DIRECTIONS:
1. From the wine forum post below, list every flavor or aroma descriptor given in the tasting note for the 2017 Château Carbonnieux Blanc.
2. Carry on the wine forum post below from its final tasting note, keeping the same style of entries.

TEXT PROVIDED:
● ● ● ●

I have two very positive notes - most 'recent' bottle drunk in 2017.

I have not touched my DdC red 2015 & even have a magnum. Having read this thread, rather nervous as to its prospects.

As for DdC blanc - drink it very young. I only have 2010 remaining. :eek: Recently almost purchased 2017 & see that 2021 receives rave reviews. But I've suffered too many poor bottles to be so reckless as to buy anymore.
 
PAUL D'S GRAVES GREATS - Piccolino, Exchange Square, London (13/05/2022)

First dinner in the private room at Piccolino for a couple of years and was great to be back. Once again the space and side table and ice buckets let us just get on with things.

Although the glassware did not have the very thinnest rims was good. And we recalibrated how much to pour pretty well after a lack of practice!

I wonder how Burgundy might fare in these glasses?

Whites
  • 2017 Château Carbonnieux Blanc - France, Bordeaux, Graves, Pessac-Léognan
    Served a little warmer than would be ideal but second pour after time in iced water helped it to show more. Some lime cordial on pouring later some lanolin and a certain rice pudding creaminess with just a touch of nutmeg. (89 pts.)

● ● ● ●

DATA SECTION:
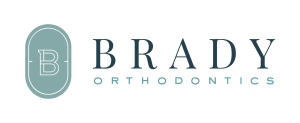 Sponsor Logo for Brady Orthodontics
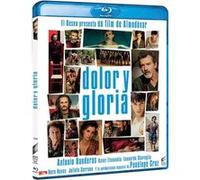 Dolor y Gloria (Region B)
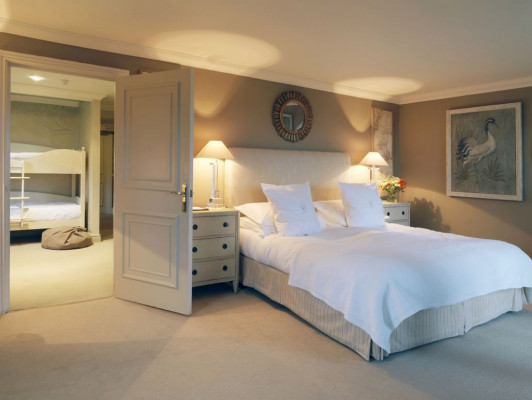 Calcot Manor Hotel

● ● ● ●

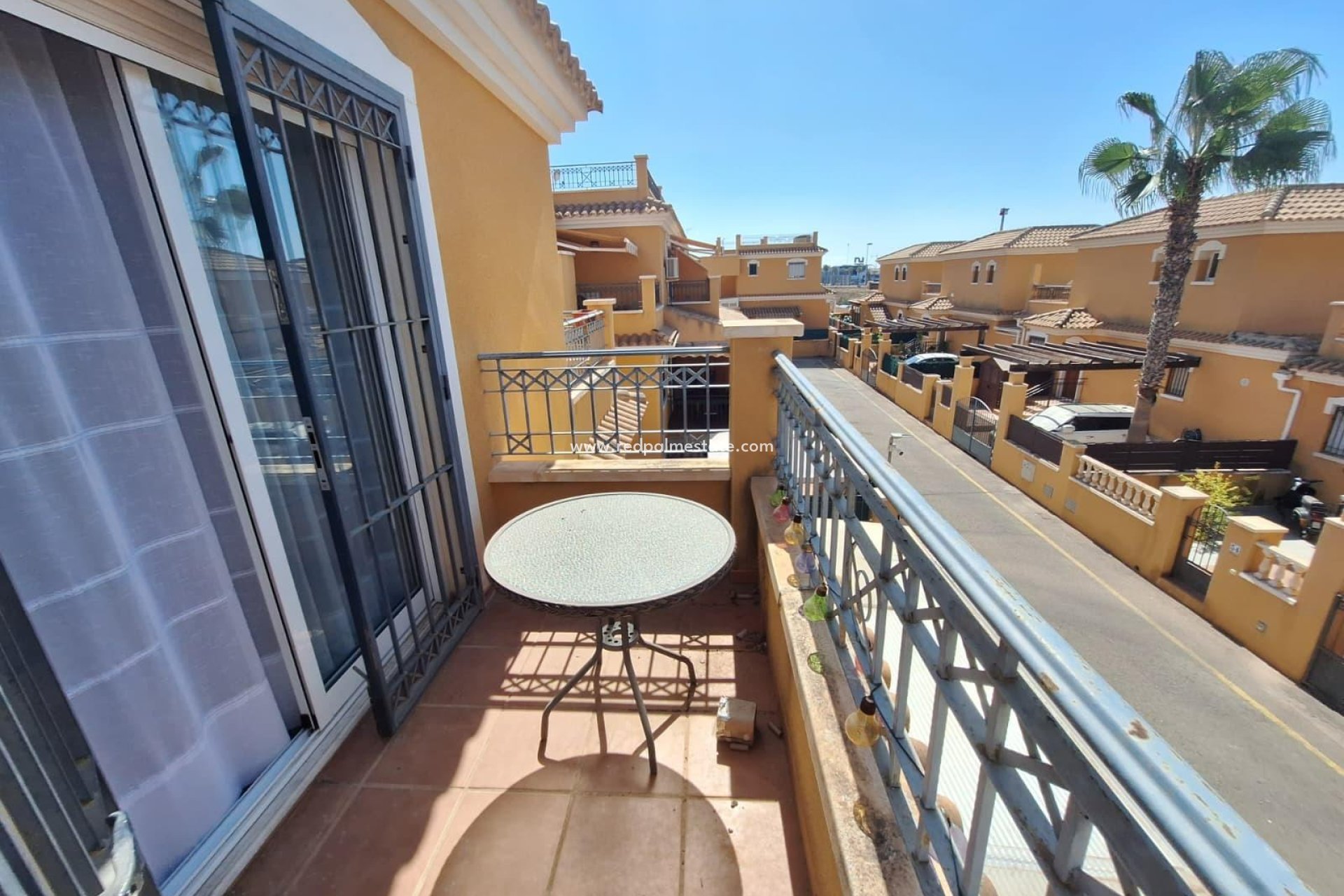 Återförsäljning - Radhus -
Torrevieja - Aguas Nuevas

● ● ● ●

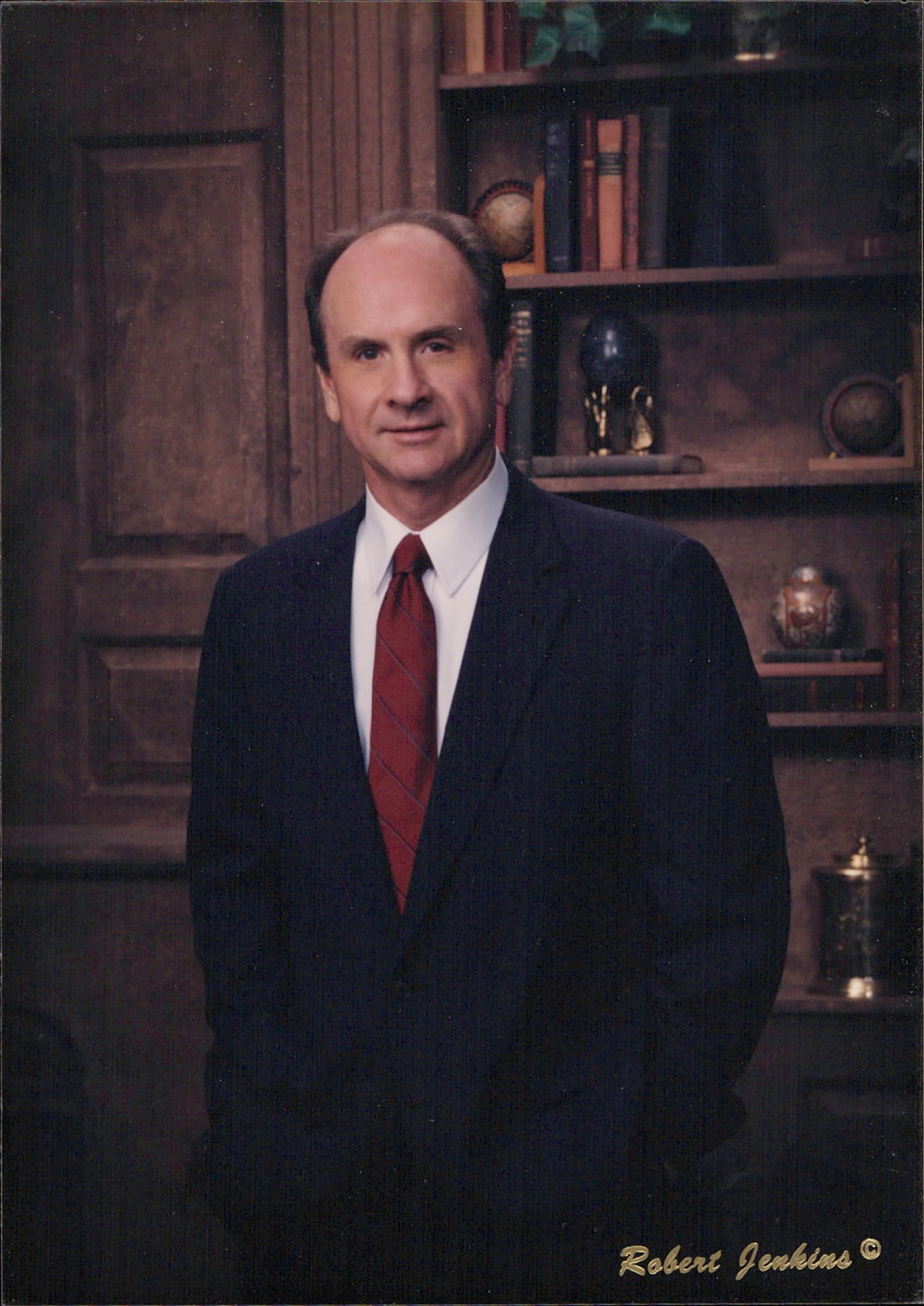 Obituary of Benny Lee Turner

● ● ● ●

ANSWERS TO THE PROBLEMS:
1.
- lime cordial
- lanolin
- rice pudding creaminess
- a touch of nutmeg

2.
  • 2015 Château La Louvière Blanc - France, Bordeaux, Graves, Pessac-Léognan
    Some reduction on pouring which begins to dissipate after some time in the glass. Some blood orange and grapefruit notes to the nose emerge then some oatmeal and toasted brown breadcrumbs. Fresh and long. Nice mouthfeel. (88 pts.)
  • 2014 Domaine de Chevalier Blanc - France, Bordeaux, Graves, Pessac-Léognan
    This wine seemed to ebb and flow and somewhat and divided opinions around the table. There is a subtle mandarin juice quality to the nose as well some lime zest. Some wet wool and baked apple makes an appearance in time. Nice texture. Don't have any but if I did, on this showing, would probably begin to accelerate drinking through. (88 pts.)
1982
  • 1982 Château Pape Clément - France, Bordeaux, Graves, Pessac-Léognan
    On first pour there is something odd about the nose, suggestive of low level cork taint. Mercifully after 10 mins in the glass this largely blows off and the wine is enjoyable. There is something a little minty to the nose in addition to very Graves tobacco characteristics. Lovely savouriness to it. There are some notes of grated milk chocolate to the nose too. A treat. (90 pts.)
  • 1982 Château Smith Haut Lafitte - France, Bordeaux, Graves, Pessac-Léognan
    In a lovely place and such a treat to enjoy a wine from this great vintage at 40. There is a lovely brown sugar sweetness to the nose with some cool green leafiness. Certainly à point tonight although suspect unlikely to improve much from here. Palate very fleet of foot and light. A treat my 5th favourite wine of the night in a very, very tight field. (92 pts.)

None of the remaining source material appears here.